Action item:
The needed output is the run of lines below from the one containing "Dott. Marco De" through the one containing "Blusa crop H&M", copied exactly and free of pictures.

[Opening Data section section]

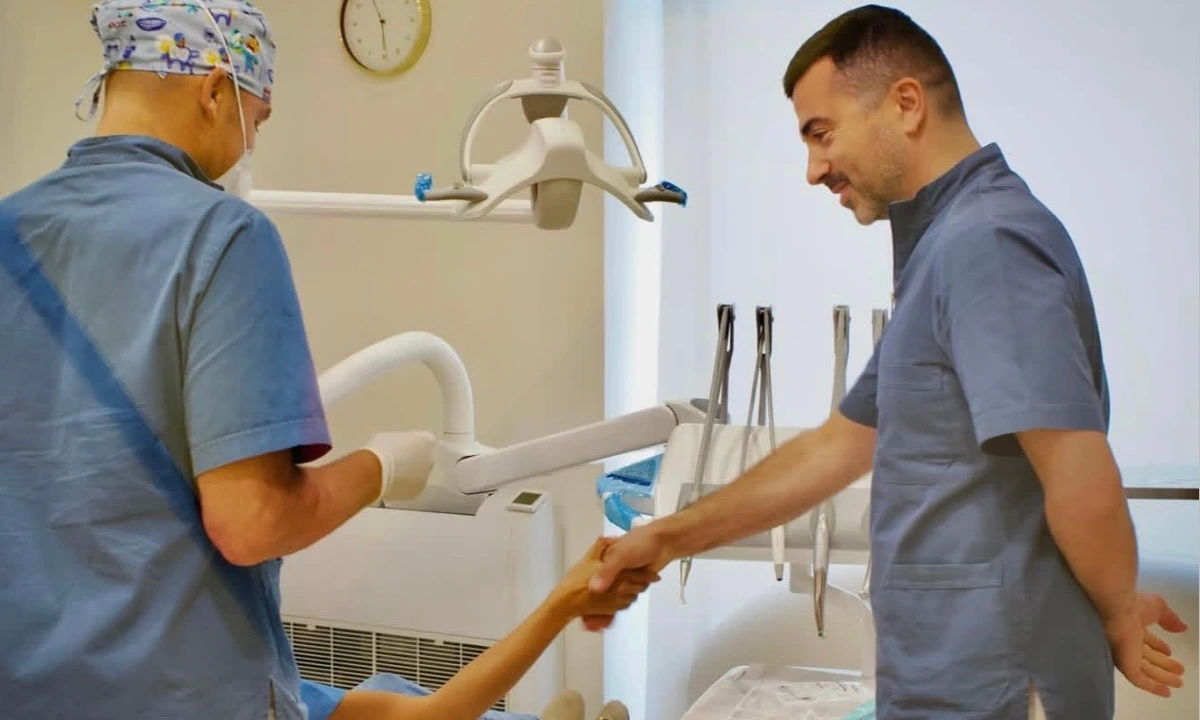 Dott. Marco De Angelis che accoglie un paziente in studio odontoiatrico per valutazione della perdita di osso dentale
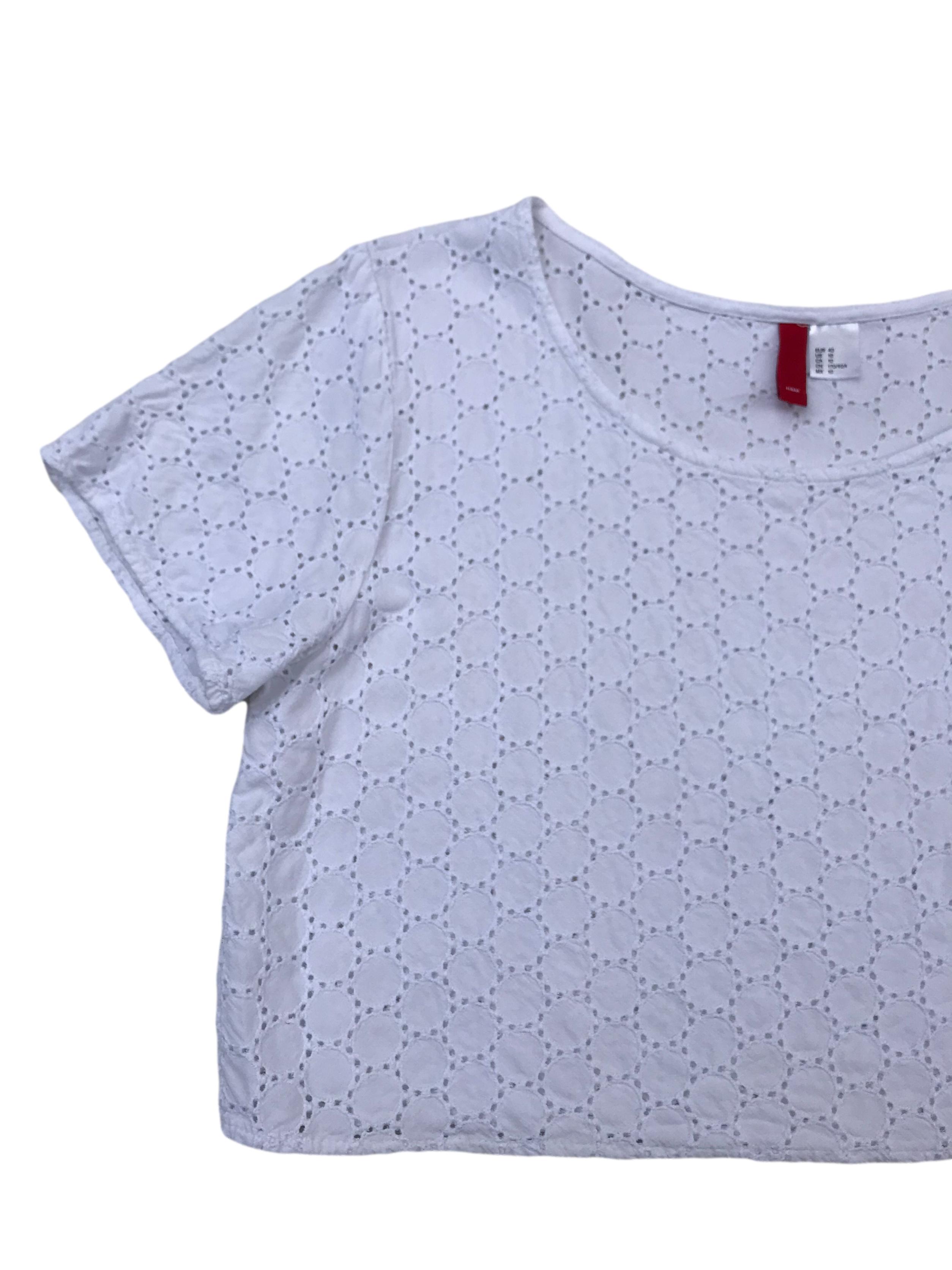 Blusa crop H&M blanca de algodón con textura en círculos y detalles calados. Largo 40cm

[Closing Data section section]
[Opening Data section section]

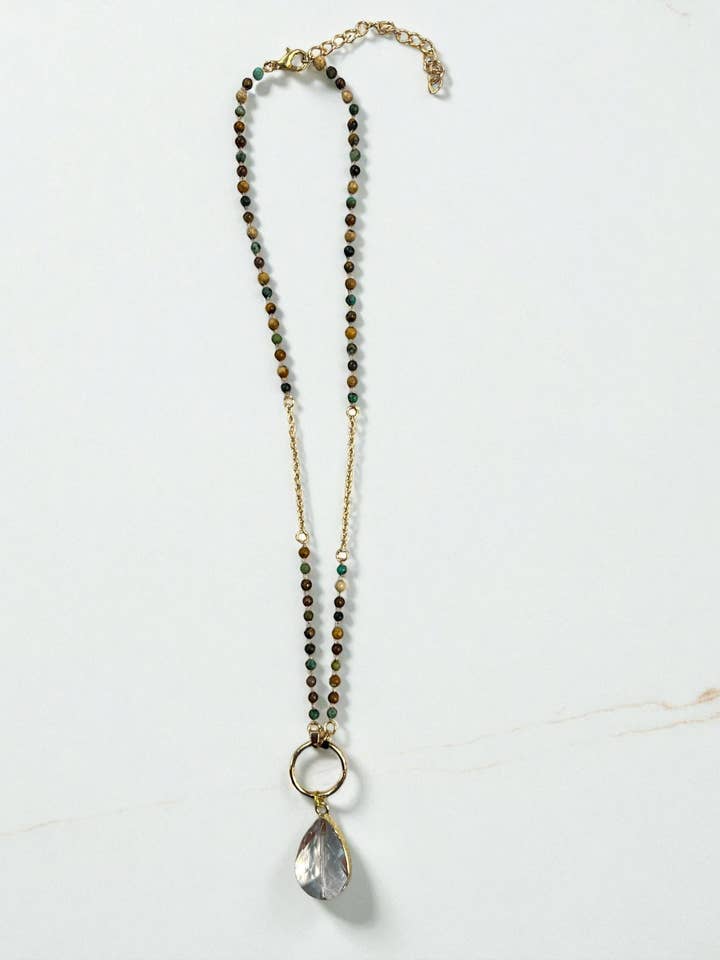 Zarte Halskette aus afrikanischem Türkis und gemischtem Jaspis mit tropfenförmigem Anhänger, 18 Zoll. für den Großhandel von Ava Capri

[Closing Data section section]
[Opening Data section section]

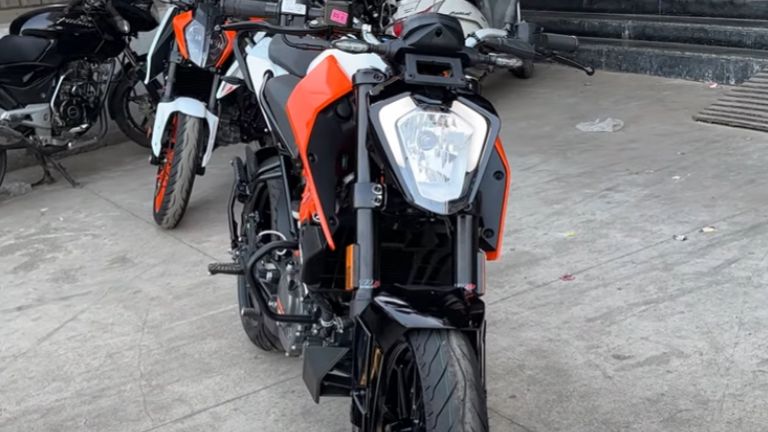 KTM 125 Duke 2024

[Closing Data section section]

Result of this exercise:
 Dott. Marco De Angelis che accoglie un paziente in studio odontoiatrico per valutazione della perdita di osso dentale
 Blusa crop H&M blanca de algodón con textura en círculos y detalles calados. Largo 40cm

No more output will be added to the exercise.